In 1903, the prosecuting officer in one of the small counties in
Kentucky had prepared indictments against several men of some
local prominence for arson and bribery. A special grand jury was
summoned to act upon them. There was reason to expect some
reluctance on the part of several. Of the witnesses for the
State some were no less reluctant. There was great public
excitement in the court town. One witness came there over ninety
miles by rail hidden, for fear of his life, in a closed chest in
the car of an express company. The grand jury were told by the
court that they must make their inquiry a thorough one and indict
without fear or favor every person in the county who ought to be
indicted. "If," the judge added, "the evidence calls for
indictments and you don't make them, they will be made anyway.
If you do not do your full duty, I will do mine by assembling
another grand jury." They did theirs under these stirring
injunctions, and the indictments were promptly found.
After the indictment or information comes the arraignment. This
is bringing the defendant before the court and, after the charge
made against him has been read, directing him to plead to it.
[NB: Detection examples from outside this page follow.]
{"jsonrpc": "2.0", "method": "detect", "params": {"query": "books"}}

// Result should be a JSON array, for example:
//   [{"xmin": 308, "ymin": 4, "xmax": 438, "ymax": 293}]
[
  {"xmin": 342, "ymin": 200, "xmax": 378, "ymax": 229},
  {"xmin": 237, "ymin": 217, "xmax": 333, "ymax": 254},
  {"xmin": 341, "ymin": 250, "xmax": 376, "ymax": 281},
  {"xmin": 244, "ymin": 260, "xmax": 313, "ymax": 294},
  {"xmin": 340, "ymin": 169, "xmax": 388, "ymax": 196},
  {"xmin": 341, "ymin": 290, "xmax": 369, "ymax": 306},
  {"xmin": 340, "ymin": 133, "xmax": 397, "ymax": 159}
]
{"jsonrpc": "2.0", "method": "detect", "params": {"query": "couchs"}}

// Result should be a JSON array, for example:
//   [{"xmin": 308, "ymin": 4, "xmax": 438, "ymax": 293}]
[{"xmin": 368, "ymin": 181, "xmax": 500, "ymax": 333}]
Before the plea is entered, if he has no counsel, he is asked if
he desires the aid of one, and if he responds that he does (or
should he not, if the court thinks he ought to have counsel),
some lawyer will be assigned to that duty. Some of the younger
members of the bar who are present are generally desirous of
being so assigned to defend those who have no means to employ
such assistance. The court ordinarily makes the assignment from
among their number, but in grave cases often appoints lawyers of
greater experience and reputation. No one who is so assigned is
at liberty to decline without showing good cause for excuse. A
small fee is often allowed by statute in such cases from the
public treasury. Statutes are also common providing that
witnesses for the defense may be summoned at the cost of the
government, if the defendant satisfies the court that their
testimony will be material, and that he is unable to meet this
expense.
In the federal courts, in capital cases, the defendant must be
furnished with a copy of the indictment and a list of the jurors
summoned to court and of the government witnesses, at least two
days before the trial.
Whether impanelling the jury for the trial of a case is a long or
short process will depend largely on the intelligence and
firmness of the judge who holds the court. Each side can
challenge a certain number of the jurors in attendance without
stating any reasons for it, as well as any and every one of them
for cause shown. If a juror has formed an opinion as to the
guilt of the accused so definite as to amount to a settled
prejudice against him, he is incompetent. In grave cases the
prisoner's counsel will often seek to examine every juror whose
name is drawn at great length as to whether he has such an
opinion. A capable judge will keep such an inquiry within close
limits.
In 1824, an indictment for murder was found in Kentucky against a
son of the Governor. The case was one which excited great public
interest, and was talked over from one end of the State to the
other. The result was that when the trial came on it was found
impossible, term after term, to make up a jury of men who, from
what they had heard or read, had not formed what the defense
claimed and the court thought to be a sufficiently firm opinion
as to the guilt or innocence of the accused to justify their
exclusion. The legislature was finally appealed to for relief
and passed a statute that an opinion formed from mere rumor
should not be a ground of challenge. The case was then, in 1827,
taken up for the ninth time, but with the same result, whereupon
the defendant's father gave him a pardon, on the ground that "the
prospect of obtaining a jury is entirely hopeless," and that he
had "no doubt of his being innocent of the foul
charges."[Footnote: Niles' Register, XXXII, 357, 405; XXXVIII,
336.]
When a capital case is coming on, great pains will often be taken
by the prisoner's counsel to ascertain the characteristics and
disposition toward his client of each of the jurors who have been
summoned to court. This has sometimes been carried to the extent
of trickery, particularly in some of the Southern States. Agents
have been sent over the county to see every man capable of jury
service. There is some ostensible reason given for the call. He
is perhaps asked to buy a photograph of the accused; perhaps to
contribute to a fund to provide him with counsel. This naturally
leads to some expression of opinion in regards to the charge made
against him, and if the man thus "interviewed" should be
afterwards offered as a juror, he is challenged or not challenged
according to the information so obtained.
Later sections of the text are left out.